– Usted no se va nada -dijo ella tomando al doctor de la manga del saco, y mirando con odio al intruso, le espetó:- ¿Por qué no se poda el higo a ver si le crece un poco?
Pedrito Quartucci se irguió, miró a su hiriente interlocutora con una sonrisa suficiente, se atusó el bigotito y meneando la cabeza explicó:
– Higuera, querrá decir -y moviendo la cadera hacia adelante-; palo borracho, querrá decir.
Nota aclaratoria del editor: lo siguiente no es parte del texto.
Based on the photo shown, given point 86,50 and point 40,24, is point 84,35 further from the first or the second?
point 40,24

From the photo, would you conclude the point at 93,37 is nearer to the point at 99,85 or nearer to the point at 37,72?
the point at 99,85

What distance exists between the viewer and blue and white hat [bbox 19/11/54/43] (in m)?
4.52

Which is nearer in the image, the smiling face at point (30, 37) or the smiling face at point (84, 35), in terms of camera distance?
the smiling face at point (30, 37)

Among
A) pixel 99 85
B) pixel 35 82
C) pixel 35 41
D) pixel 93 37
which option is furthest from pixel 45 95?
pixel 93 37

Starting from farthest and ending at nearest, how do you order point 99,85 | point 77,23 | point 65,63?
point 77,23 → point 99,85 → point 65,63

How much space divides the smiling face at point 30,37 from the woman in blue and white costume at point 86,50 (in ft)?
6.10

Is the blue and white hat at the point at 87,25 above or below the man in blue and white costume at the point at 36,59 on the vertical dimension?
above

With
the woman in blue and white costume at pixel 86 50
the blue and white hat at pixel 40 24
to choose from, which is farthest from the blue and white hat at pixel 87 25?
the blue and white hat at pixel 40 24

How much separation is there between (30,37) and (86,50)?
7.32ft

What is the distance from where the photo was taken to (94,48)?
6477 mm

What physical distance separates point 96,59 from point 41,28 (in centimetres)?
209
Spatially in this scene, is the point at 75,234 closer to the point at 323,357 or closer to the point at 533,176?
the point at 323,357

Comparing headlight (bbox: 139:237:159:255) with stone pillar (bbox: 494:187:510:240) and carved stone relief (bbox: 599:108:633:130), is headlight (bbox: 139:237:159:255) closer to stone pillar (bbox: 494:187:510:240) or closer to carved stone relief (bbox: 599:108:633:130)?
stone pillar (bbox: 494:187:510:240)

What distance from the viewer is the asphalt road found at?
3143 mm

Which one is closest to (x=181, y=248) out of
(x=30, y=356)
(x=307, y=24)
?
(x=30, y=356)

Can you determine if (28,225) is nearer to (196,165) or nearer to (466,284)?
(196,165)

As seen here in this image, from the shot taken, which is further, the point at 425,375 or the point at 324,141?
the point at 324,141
Libertad Lamarque miró ostensiblemente lo que su interlocutor exhibía a través del pantalón y, a la vez que empujaba al doctor Santa Marina lejos de sí y con una sonrisa lasciva, susurró:
– Yo diría… sequoia.
– ¿Le gusta?
– Me encanta -susurró.
El doctor Santa Marina carraspeó y con tono de resignada derrota, dijo:
– Los dejo solos…
Sin siquiera mirarlo, Libertad Lamarque lo invitó a retirarse sacudiendo la mano despectivamente.
– Hazme de vos, gran gandul -imploró Libertad, armando un remolino en el pelo de su nuevo galán con el índice de la diestra.
Pedrito Quartucci acercó su boca a la de su encendida admiradora y a milímetros de sus labios, con voz radiofónica, le dijo:
– Ni que me paguen, no te toco ni con un palo, o me dedico a los caranchos cascoteados. Raja de acá, arrastrada.
Libertad Lamarque tardó en comprender aquellas palabras. Como si acabaran de vaciarle un barril de agua helada, se incorporó, y llena de vergüenza corrió escaleras arriba.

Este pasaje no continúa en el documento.